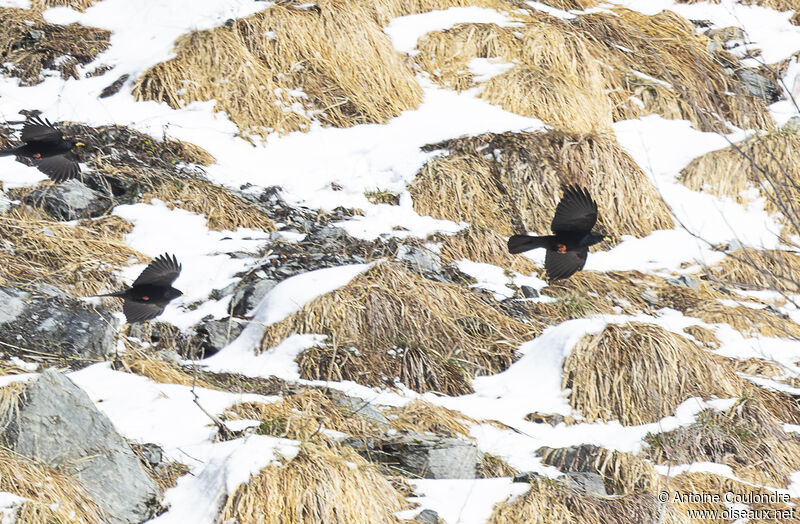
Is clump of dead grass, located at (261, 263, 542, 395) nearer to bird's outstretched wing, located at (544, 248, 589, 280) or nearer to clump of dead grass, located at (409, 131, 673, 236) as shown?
bird's outstretched wing, located at (544, 248, 589, 280)

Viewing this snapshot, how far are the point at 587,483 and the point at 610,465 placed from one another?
0.24 metres

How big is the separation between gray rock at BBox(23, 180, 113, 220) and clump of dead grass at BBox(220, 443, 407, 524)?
292 centimetres

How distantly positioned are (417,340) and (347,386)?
52 centimetres

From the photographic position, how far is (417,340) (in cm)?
454

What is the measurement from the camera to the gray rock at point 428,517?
305 centimetres

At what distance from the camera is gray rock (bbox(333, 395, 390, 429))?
377 centimetres

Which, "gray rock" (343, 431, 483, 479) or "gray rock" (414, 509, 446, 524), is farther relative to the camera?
"gray rock" (343, 431, 483, 479)

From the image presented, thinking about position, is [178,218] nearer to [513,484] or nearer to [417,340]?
[417,340]

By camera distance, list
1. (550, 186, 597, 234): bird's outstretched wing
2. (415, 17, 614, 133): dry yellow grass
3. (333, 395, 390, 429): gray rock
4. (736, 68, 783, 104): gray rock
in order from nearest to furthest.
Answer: (333, 395, 390, 429): gray rock, (550, 186, 597, 234): bird's outstretched wing, (415, 17, 614, 133): dry yellow grass, (736, 68, 783, 104): gray rock

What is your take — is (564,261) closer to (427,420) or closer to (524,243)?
(524,243)

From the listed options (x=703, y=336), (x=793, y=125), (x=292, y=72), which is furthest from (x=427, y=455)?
(x=793, y=125)

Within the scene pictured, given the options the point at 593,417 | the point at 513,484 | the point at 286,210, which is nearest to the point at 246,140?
the point at 286,210

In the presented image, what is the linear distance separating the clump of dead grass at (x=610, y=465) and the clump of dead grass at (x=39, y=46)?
498cm

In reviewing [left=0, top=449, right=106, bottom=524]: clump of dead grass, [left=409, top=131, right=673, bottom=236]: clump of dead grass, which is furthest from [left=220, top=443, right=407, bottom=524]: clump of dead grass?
[left=409, top=131, right=673, bottom=236]: clump of dead grass
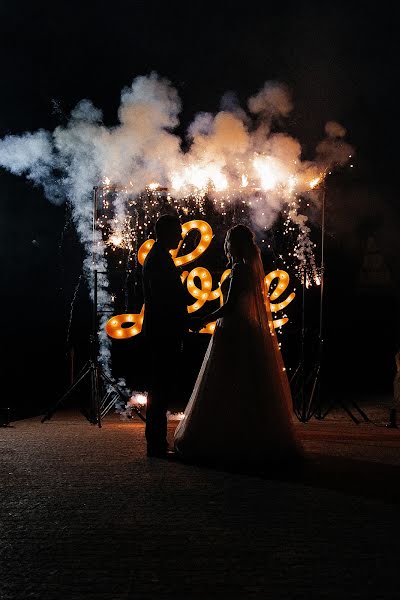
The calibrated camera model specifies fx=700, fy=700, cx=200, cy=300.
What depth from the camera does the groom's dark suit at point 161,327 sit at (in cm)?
673

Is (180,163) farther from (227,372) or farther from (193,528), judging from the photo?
(193,528)

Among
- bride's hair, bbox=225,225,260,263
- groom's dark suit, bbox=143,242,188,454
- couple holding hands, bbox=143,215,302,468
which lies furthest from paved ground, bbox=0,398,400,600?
bride's hair, bbox=225,225,260,263

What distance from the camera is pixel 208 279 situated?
476 inches

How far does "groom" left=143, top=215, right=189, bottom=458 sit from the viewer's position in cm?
671

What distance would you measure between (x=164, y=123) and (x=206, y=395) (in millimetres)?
8135

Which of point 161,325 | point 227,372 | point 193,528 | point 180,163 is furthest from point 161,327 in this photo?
point 180,163

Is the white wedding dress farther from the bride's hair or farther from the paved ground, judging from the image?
the paved ground

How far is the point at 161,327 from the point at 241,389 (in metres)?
0.99

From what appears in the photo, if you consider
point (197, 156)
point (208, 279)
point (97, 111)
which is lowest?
point (208, 279)

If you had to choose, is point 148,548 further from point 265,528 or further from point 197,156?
point 197,156

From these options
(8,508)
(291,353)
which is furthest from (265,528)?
(291,353)

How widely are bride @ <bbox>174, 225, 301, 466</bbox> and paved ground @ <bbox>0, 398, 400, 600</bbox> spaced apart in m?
0.33

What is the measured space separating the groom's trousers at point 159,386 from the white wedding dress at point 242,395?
0.68 ft

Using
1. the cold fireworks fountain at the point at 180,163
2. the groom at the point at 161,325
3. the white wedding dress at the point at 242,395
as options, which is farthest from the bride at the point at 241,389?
the cold fireworks fountain at the point at 180,163
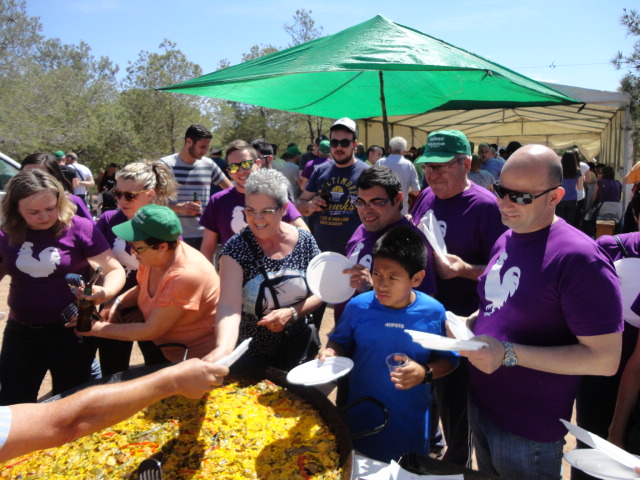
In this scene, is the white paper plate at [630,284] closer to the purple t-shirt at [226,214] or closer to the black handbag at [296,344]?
the black handbag at [296,344]

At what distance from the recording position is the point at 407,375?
6.30ft

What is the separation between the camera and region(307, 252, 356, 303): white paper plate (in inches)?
103

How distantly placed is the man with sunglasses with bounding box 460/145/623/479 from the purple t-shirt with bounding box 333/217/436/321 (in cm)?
51

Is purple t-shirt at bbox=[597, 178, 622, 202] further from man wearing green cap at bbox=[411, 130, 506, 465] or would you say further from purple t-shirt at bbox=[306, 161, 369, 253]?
man wearing green cap at bbox=[411, 130, 506, 465]

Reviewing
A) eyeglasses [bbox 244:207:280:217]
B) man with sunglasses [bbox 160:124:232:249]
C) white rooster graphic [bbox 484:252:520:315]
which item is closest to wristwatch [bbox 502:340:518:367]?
white rooster graphic [bbox 484:252:520:315]

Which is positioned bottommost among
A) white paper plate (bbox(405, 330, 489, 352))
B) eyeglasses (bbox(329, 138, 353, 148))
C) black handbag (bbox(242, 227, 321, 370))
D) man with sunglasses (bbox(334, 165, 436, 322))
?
black handbag (bbox(242, 227, 321, 370))

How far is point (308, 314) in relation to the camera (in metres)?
2.85

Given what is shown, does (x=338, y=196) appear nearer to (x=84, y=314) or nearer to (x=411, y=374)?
(x=84, y=314)

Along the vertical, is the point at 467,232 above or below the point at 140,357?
above

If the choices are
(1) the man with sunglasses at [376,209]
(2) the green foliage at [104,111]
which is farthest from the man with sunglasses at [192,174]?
(2) the green foliage at [104,111]

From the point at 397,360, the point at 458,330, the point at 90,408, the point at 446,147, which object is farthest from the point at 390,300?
the point at 90,408

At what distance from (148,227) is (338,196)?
2341 mm

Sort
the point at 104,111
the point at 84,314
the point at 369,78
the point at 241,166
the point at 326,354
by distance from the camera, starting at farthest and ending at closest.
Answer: the point at 104,111 → the point at 369,78 → the point at 241,166 → the point at 84,314 → the point at 326,354

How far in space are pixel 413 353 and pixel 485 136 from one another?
19641 mm
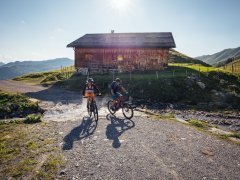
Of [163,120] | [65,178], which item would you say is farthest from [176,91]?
[65,178]

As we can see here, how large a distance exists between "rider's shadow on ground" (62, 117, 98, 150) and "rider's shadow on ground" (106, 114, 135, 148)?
0.99 meters

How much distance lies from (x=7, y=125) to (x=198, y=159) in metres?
10.9

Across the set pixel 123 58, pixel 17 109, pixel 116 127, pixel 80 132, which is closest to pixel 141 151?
pixel 116 127

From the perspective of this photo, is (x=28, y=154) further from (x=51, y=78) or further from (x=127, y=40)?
(x=127, y=40)

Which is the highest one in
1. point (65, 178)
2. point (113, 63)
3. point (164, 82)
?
point (113, 63)

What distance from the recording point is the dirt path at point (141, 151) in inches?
302

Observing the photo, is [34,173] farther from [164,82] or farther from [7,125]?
[164,82]

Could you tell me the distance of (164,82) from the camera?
2822 centimetres

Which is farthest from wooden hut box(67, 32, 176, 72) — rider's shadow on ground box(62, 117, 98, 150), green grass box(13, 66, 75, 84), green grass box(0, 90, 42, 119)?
rider's shadow on ground box(62, 117, 98, 150)

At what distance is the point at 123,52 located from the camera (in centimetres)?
3978

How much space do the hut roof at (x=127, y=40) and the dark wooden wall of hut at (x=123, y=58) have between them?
0.91m

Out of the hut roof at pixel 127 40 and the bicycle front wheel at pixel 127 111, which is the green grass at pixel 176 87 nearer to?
the hut roof at pixel 127 40

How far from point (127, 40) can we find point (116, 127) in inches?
1182

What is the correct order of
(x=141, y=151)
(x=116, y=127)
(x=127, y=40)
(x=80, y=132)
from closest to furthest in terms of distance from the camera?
(x=141, y=151)
(x=80, y=132)
(x=116, y=127)
(x=127, y=40)
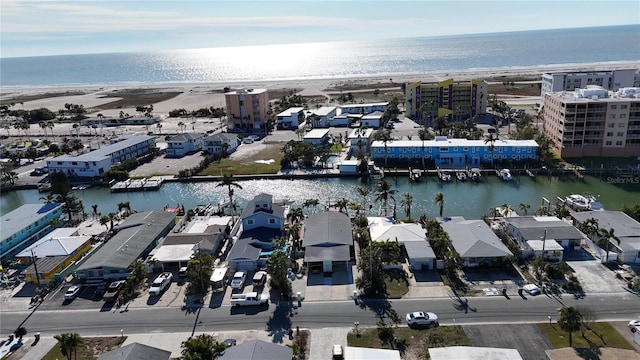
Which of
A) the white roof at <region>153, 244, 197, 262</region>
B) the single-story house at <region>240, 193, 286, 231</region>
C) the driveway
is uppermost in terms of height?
the single-story house at <region>240, 193, 286, 231</region>

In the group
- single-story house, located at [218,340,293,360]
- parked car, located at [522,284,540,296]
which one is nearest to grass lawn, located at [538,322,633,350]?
parked car, located at [522,284,540,296]

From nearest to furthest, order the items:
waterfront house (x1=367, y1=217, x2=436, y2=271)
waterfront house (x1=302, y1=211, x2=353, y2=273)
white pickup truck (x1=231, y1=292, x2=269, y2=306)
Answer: white pickup truck (x1=231, y1=292, x2=269, y2=306) < waterfront house (x1=367, y1=217, x2=436, y2=271) < waterfront house (x1=302, y1=211, x2=353, y2=273)

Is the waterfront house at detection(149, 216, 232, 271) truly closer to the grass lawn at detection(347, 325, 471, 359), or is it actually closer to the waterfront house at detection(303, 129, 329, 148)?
the grass lawn at detection(347, 325, 471, 359)

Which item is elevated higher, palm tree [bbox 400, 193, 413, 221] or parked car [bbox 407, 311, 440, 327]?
palm tree [bbox 400, 193, 413, 221]

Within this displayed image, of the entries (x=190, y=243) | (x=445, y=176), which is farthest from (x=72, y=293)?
(x=445, y=176)

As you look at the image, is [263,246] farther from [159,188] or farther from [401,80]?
[401,80]

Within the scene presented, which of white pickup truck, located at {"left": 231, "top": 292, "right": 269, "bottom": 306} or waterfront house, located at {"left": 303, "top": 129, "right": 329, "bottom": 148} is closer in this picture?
white pickup truck, located at {"left": 231, "top": 292, "right": 269, "bottom": 306}

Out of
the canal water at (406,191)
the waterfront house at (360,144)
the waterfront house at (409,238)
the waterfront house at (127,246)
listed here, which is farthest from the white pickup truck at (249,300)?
the waterfront house at (360,144)
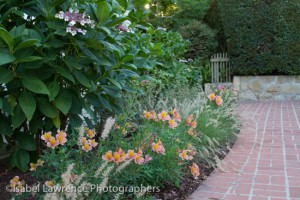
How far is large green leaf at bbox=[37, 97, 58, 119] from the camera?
2.22 meters

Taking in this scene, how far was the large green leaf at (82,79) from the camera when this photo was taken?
223 centimetres

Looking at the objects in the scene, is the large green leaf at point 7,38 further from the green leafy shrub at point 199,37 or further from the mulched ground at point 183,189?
the green leafy shrub at point 199,37

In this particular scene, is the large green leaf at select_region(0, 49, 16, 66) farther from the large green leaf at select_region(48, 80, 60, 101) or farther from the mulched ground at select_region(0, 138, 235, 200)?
the mulched ground at select_region(0, 138, 235, 200)

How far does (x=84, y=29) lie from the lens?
2.14 metres

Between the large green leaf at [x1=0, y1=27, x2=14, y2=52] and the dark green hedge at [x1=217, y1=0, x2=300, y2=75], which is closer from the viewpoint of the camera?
the large green leaf at [x1=0, y1=27, x2=14, y2=52]

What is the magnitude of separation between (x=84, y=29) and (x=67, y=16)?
17 cm

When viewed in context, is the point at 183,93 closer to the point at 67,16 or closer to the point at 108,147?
the point at 108,147

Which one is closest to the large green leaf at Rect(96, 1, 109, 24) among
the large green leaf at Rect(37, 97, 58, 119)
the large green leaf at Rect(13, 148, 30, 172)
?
the large green leaf at Rect(37, 97, 58, 119)

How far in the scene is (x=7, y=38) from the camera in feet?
6.16

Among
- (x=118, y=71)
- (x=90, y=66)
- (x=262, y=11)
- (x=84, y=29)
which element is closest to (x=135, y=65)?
(x=118, y=71)

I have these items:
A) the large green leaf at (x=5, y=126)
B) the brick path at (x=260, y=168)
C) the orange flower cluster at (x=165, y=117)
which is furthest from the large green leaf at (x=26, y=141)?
the brick path at (x=260, y=168)

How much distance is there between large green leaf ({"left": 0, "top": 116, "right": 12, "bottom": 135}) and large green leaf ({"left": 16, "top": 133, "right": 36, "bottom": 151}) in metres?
0.13

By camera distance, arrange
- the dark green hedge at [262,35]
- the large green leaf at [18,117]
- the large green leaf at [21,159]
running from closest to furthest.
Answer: the large green leaf at [18,117], the large green leaf at [21,159], the dark green hedge at [262,35]

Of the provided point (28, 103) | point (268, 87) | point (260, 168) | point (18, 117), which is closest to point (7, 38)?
point (28, 103)
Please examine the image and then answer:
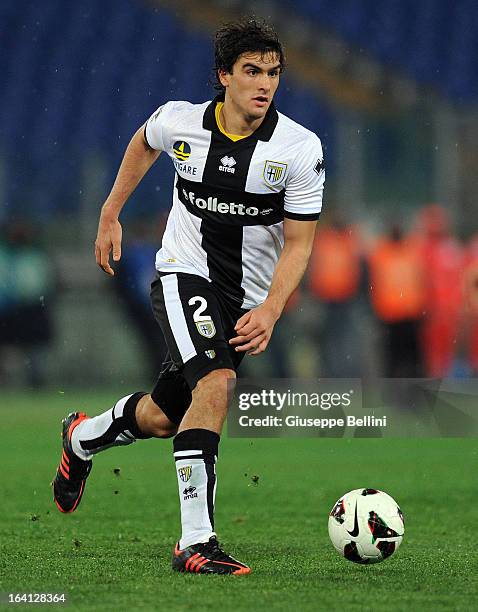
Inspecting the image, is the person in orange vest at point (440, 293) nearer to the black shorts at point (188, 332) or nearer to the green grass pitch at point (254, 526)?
the green grass pitch at point (254, 526)

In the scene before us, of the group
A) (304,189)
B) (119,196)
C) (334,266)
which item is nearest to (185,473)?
(304,189)

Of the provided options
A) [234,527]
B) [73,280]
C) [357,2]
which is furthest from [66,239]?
[234,527]

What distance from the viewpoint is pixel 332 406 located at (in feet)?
24.4

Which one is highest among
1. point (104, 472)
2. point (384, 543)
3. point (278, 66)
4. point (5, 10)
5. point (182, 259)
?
point (5, 10)

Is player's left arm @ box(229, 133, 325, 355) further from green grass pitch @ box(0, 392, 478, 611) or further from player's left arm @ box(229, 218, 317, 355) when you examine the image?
green grass pitch @ box(0, 392, 478, 611)

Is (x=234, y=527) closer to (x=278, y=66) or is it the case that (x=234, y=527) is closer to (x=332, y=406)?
(x=332, y=406)

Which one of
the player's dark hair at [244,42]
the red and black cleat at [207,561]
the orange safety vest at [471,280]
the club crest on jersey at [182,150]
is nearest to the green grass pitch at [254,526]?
the red and black cleat at [207,561]

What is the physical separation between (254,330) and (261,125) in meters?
1.01

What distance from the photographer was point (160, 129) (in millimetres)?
5410

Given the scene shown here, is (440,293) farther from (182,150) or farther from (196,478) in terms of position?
(196,478)

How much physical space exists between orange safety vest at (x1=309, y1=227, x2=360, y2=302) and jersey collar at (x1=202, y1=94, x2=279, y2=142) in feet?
28.2

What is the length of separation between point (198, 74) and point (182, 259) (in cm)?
1262

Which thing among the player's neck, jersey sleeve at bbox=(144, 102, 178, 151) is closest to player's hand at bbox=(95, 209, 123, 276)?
jersey sleeve at bbox=(144, 102, 178, 151)

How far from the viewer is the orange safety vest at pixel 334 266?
14.1m
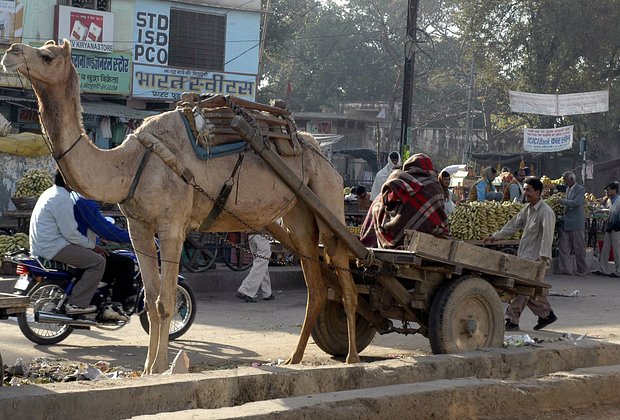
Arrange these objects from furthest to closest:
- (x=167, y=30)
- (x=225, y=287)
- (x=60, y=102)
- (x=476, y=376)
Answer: (x=167, y=30), (x=225, y=287), (x=476, y=376), (x=60, y=102)

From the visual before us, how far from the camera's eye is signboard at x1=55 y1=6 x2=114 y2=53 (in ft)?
88.5

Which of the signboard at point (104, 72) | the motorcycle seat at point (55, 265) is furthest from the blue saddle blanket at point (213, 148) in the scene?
the signboard at point (104, 72)

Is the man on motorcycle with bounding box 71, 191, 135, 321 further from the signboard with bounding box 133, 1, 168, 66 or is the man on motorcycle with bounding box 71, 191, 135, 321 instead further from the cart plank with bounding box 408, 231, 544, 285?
the signboard with bounding box 133, 1, 168, 66

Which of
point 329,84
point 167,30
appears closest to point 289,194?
point 167,30

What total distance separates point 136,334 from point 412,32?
11797 millimetres

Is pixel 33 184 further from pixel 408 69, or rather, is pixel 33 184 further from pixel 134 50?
pixel 134 50

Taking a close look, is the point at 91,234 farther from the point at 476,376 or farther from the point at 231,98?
the point at 476,376

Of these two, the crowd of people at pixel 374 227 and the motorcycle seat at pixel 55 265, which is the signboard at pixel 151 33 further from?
the motorcycle seat at pixel 55 265

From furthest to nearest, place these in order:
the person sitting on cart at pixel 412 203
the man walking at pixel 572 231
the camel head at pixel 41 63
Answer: the man walking at pixel 572 231
the person sitting on cart at pixel 412 203
the camel head at pixel 41 63

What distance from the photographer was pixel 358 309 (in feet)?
31.1

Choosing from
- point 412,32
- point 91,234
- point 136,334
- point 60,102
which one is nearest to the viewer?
point 60,102

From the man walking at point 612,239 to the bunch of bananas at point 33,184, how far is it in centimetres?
1138

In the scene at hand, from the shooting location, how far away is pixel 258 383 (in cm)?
679

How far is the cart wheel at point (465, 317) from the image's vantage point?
876cm
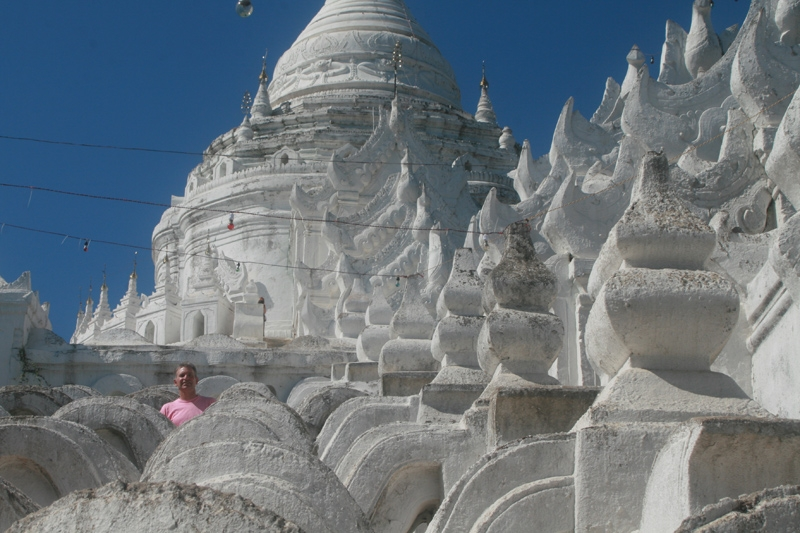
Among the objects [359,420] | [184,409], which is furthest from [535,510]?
[184,409]

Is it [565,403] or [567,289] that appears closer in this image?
[565,403]

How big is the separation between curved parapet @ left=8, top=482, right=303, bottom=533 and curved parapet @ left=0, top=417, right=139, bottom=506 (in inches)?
135

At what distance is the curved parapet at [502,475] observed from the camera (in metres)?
4.15

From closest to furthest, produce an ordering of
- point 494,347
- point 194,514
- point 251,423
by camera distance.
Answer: point 194,514, point 251,423, point 494,347

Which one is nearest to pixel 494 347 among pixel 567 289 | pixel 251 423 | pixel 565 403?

========================

— WRITTEN PROBLEM —
Reproduce the records word for word, from the first line through the line containing "305 centimetres", including both. Omit the pictures.

— SOLUTION —
Is clump of dead grass, located at (261, 263, 542, 395) nearer to bird's outstretched wing, located at (544, 248, 589, 280) or nearer to clump of dead grass, located at (409, 131, 673, 236) as shown?
bird's outstretched wing, located at (544, 248, 589, 280)

Viewing this snapshot, how far are the point at 587,483 and the point at 610,465 placed from one another?
0.24 metres

How big is the separation between gray rock at BBox(23, 180, 113, 220) and clump of dead grass at BBox(220, 443, 407, 524)?
292 centimetres

How distantly positioned are (417,340) and (347,386)?
52 centimetres

From the photographic position, how far is (417,340) (in cm)?
454

What is the measurement from the camera to the gray rock at point 428,517?
305 centimetres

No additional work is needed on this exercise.